*EXCERPTED PASSAGE:*
By Duke Taber
There’s a difference between knowing about faith and actually knowing what faith is — what it does, where it comes from, how it grows, and why it sometimes feels like it’s slipping away. Most Christians have heard sermons on Hebrews 11, nodded along to “faith like Abraham,” and recited “faith the size of a mustard seed” more times than they can count. But there’s a difference between hearing those words and having them reach the bone.
If you’re reading this, something has shifted in you. Maybe a season of difficulty has exposed gaps in what you thought you believed. Maybe you’re tired of feeling like your faith is borrowed — assembled from other people’s certainty — and you want something you’ve actually wrestled with yourself. Maybe you’re simply hungry in a way that Sunday morning alone doesn’t satisfy.
That hunger is worth paying attention to. It may be the first sign that you’re ready for something deeper.

Why Going Deeper on Faith Actually Matters
Before we get to the signs, it’s worth understanding what’s at stake. Research from the Center for Bible Engagement — drawing on surveys of more than 100,000 individuals — has identified what they call the “Power of 4”: Christians who engage Scripture four or more days a week show dramatically different patterns of spiritual growth, moral resilience, and life transformation compared to those who engage it less. Lifeway Research reached the same conclusion: of all spiritual disciplines studied, Bible engagement is the single strongest predictor of spiritual maturity.
That’s not an argument for checking a reading box every morning. It’s evidence that sustained, intentional engagement with Scripture — the kind a genuine deep-dive study requires — actually changes people. And when it comes to faith specifically, this matters more than almost any other topic, because faith is the hinge on which everything else in the Christian life turns.
“Now faith is the substance of things hoped for, the evidence of things not seen.” — Hebrews 11:1 (NKJV)
If your faith is thin, your prayer life is thin. If your faith is thin, your courage is thin. If your faith is thin, your relationship with God — even if sincere — stays shallow. A deep-dive study on faith isn’t self-improvement. It’s foundation work.
Sign 1: Your Faith Has Been Tested and You Don’t Know What to Do With That

If you’ve walked through a season — an illness, a broken relationship, a prayer that seemed to go nowhere, a loss that didn’t make sense — and came out the other side with questions you haven’t known where to take, that’s not a spiritual failure. That’s often the precise condition God uses to prepare someone for genuine depth.
The problem is that many Christians carry those questions in silence, assuming they’re the only one struggling, or fearing that honest doubt makes them a bad believer. Neither is true. Throughout Scripture, the men and women held up as examples of great faith were almost without exception people who had been broken open by hard circumstances. Abraham waited decades. Job lost everything. Thomas doubted openly. The Canaanite woman argued with Jesus and received one of the highest commendations of faith in the Gospels.
If your testing has left you with questions rather than tidy answers, you are exactly the kind of person a deep-dive Bible study on faith is designed for. Not because it will give you easy answers — it won’t — but because it will give you a bigger, more honest framework for what faith actually is and how it actually works.

*WORK TASK A:* In the faith article, which spiritual discipline did Lifeway Research identify as the strongest predictor of spiritual maturity?
*WORK TASK B:* According to the faith article, why does sustained Scripture engagement matter more for the topic of faith than for almost any other topic?
*WORK TASK C:* Continue the faith article after its last paragraph.

*SUPPLIED MATERIAL:*
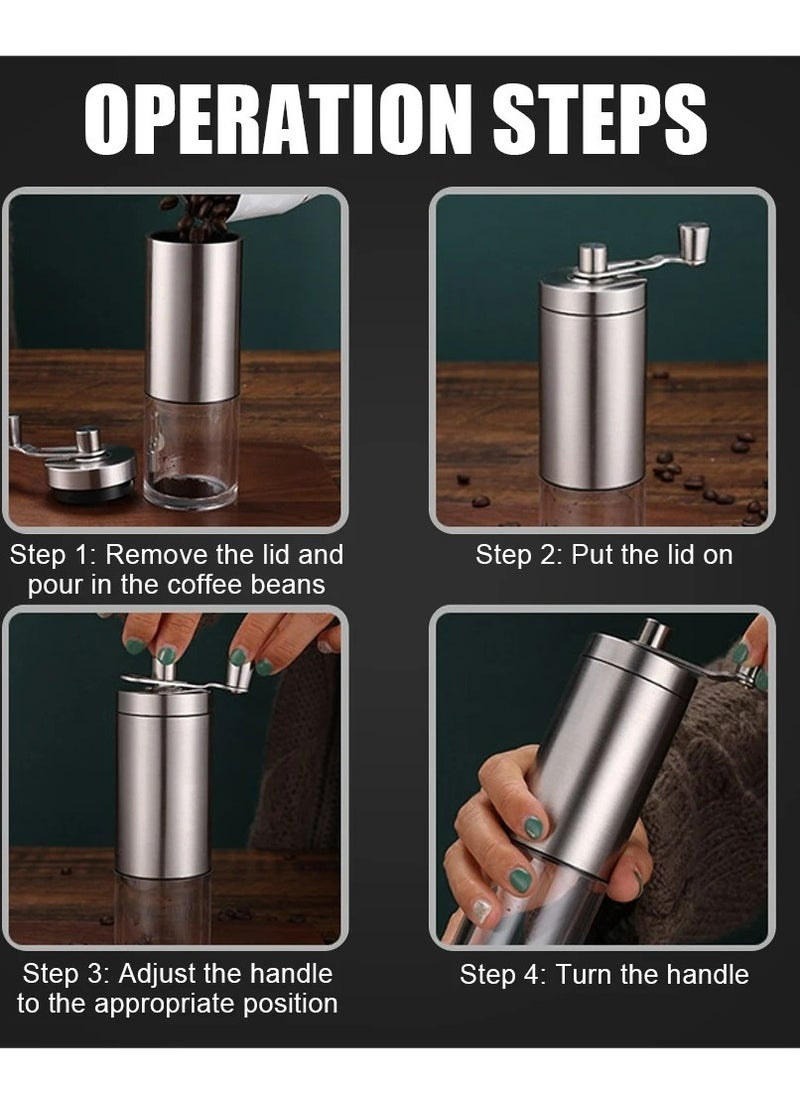 OPERATION STEPS

Step 1: Remove the lid and pour in the coffee beans

Step 2: Put the lid on

Step 3: Adjust the handle to the appropriate position

Step 4: Turn the handle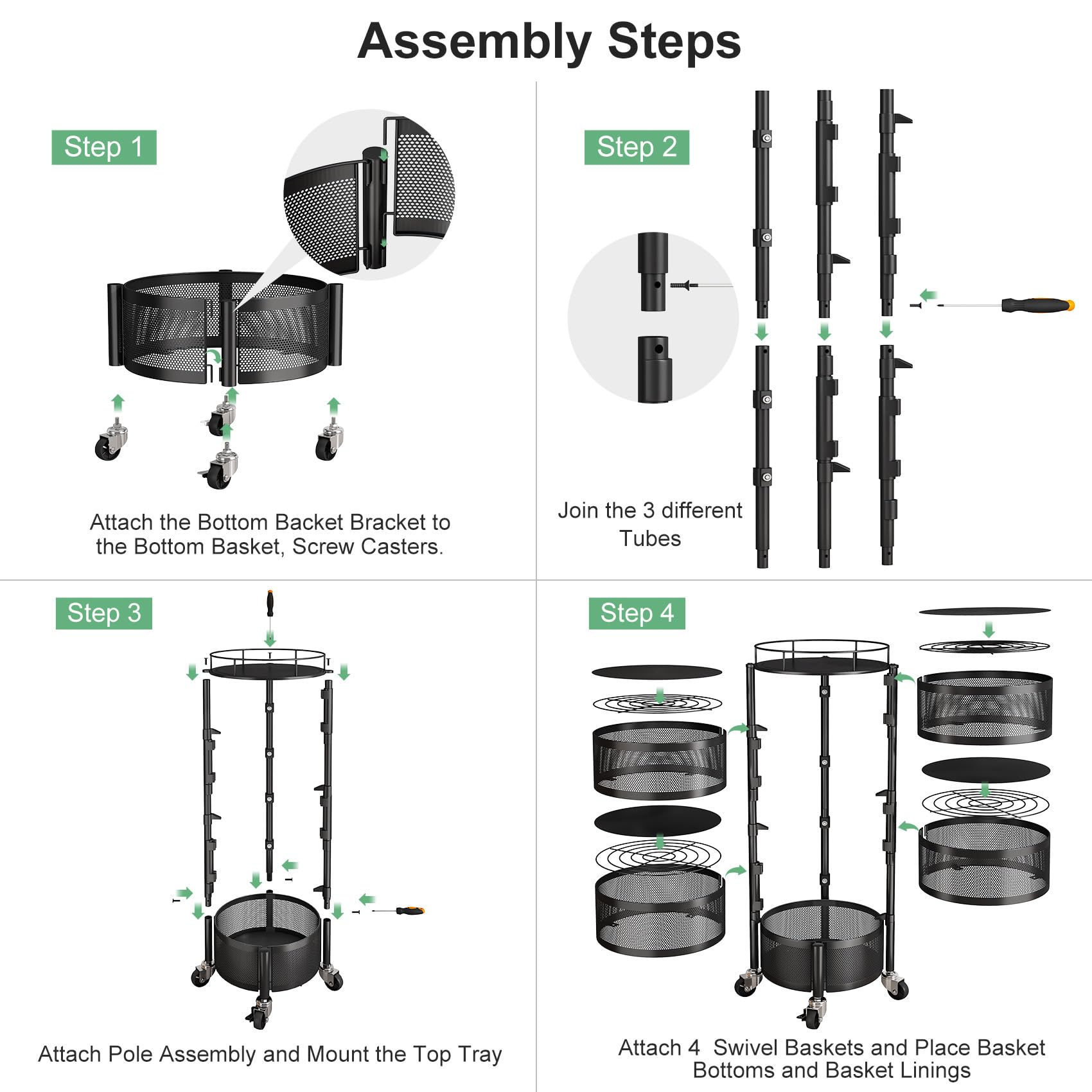 Assembly Steps

Step 1

Attach the Bottom Backet Bracket to the Bottom Basket, Screw Casters.

Step 2

Join the 3 different Tubes

Step 3

Attach Pole Assembly and Mount the Top Tray

Step 4

Attach 4 Swivel Baskets and Place Basket Bottoms and Basket Linings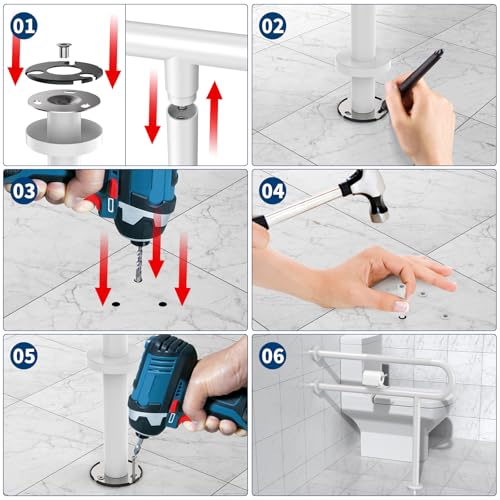 01

02

03

04

05

06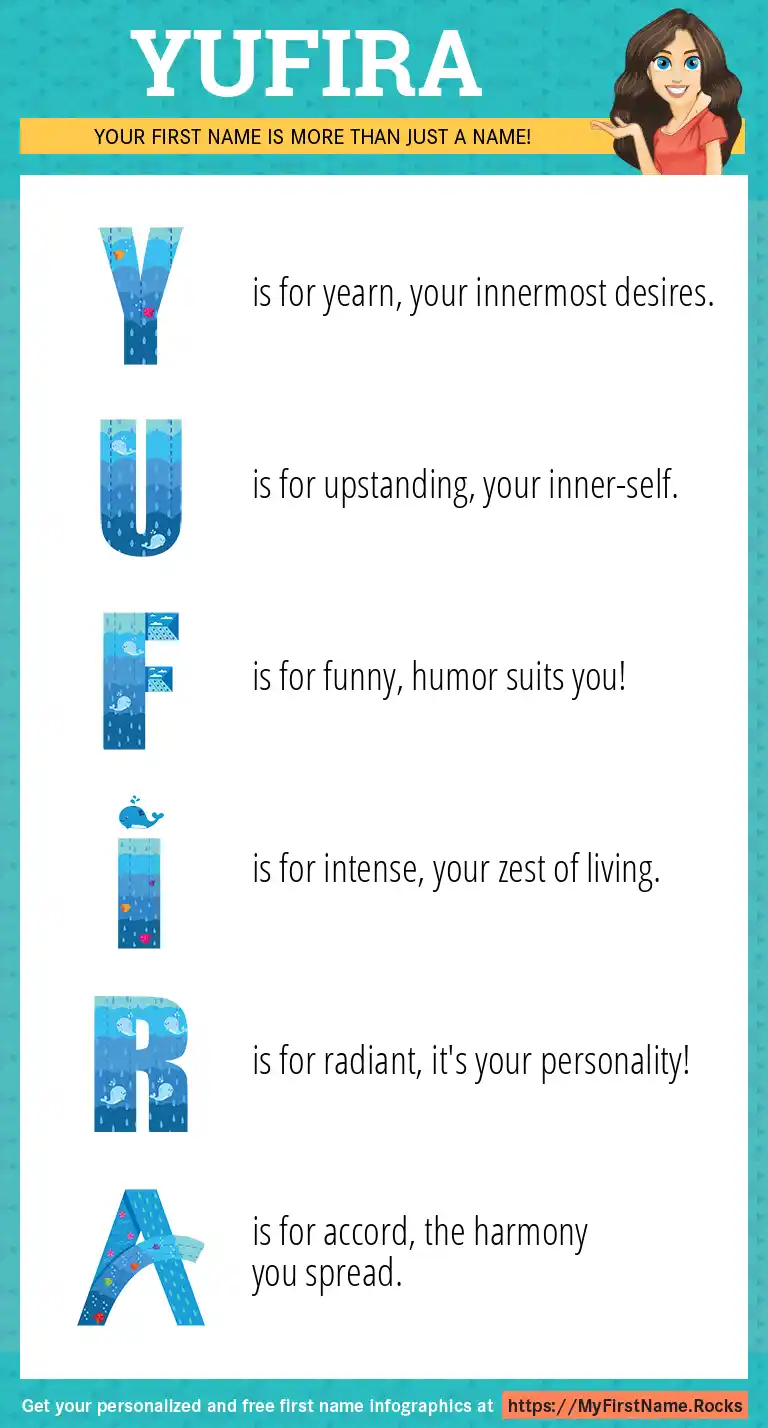 YUFIRA

YOUR FIRST NAME IS MORE THAN JUST A NAME!

Y is for yearn, your innermost desires.

U is for upstanding, your inner-self.

F is for funny, humor suits you!

I is for intense, your zest of living.

R is for radiant, it's your personality!

A is for accord, the harmony you spread.

Get your personalized and free first name infographics at https://MyFirstName.Rocks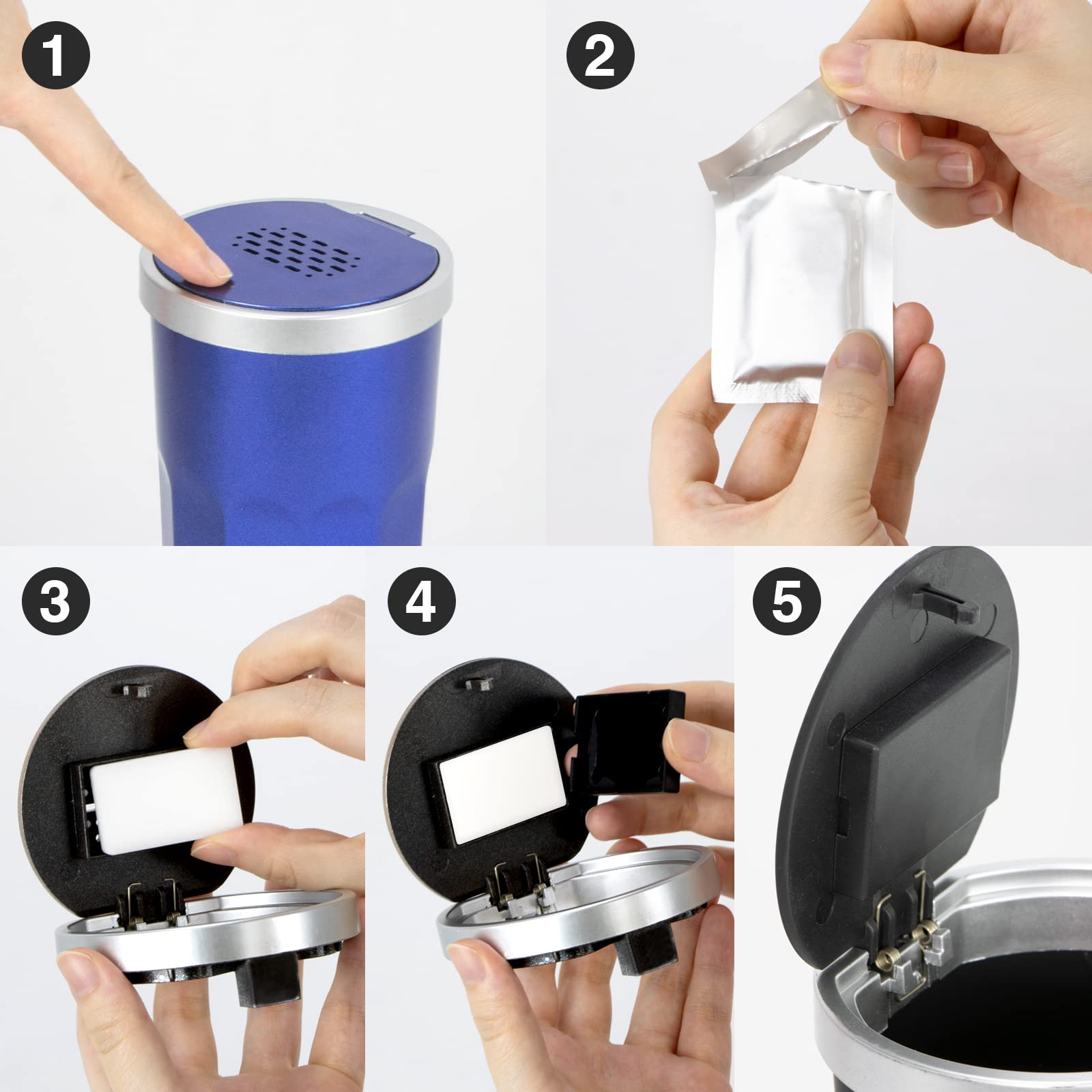 1

2

3

4

5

*TASK RESPONSE A:* Bible engagement.

*TASK RESPONSE B:* Faith is the hinge on which everything else in the Christian life turns. When faith is thin, a person's prayer life, courage, and relationship with God stay thin or shallow as well.

*TASK RESPONSE C:*
“That the genuineness of your faith, being much more precious than gold that perishes, though it is tested by fire, may be found to praise, honor, and glory at the revelation of Jesus Christ.” — 1 Peter 1:7 (NKJV)
Testing isn’t the absence of faith. According to Peter, it is the refining of it.
Sign 2: You’ve Noticed That You’re Living From Assumption, Not Conviction

I’ve talked with dozens of believers over the years who describe the same quiet unease: they’ve been Christians long enough to have strong opinions about what they believe, but when pressed, they realize those beliefs are assembled from things they heard growing up, snippets from sermons, and a general sense of what “good Christians think.” They’ve never actually sat with the text long enough to know what they believe and why.
This isn’t unique to new believers. It’s actually more common in people who have been in the church for a long time. They’ve absorbed so much that the secondhand and the firsthand have blended together, and they can’t always tell which is which anymore.
A deep-dive study on faith is precisely the tool for disentangling this. Studying what the Bible actually says about faith — examining the Greek and Hebrew words, tracing the theme across both Testaments, looking at how James and Paul both write about faith and why their emphases seem (but aren’t actually) different — gives you something you’ve built yourself on ground you’ve actually walked. That kind of conviction holds in hard seasons. Assumptions don’t.
The inductive Bible study method is especially valuable here. It asks you to observe the text before you interpret it, and interpret before you apply — slowing you down enough to actually encounter what’s there rather than what you assumed was there. Lifeway Research describes this pattern as one of the key ways Bible engagement “permeates your thoughts, aspirations, and actions,” rather than staying at surface level.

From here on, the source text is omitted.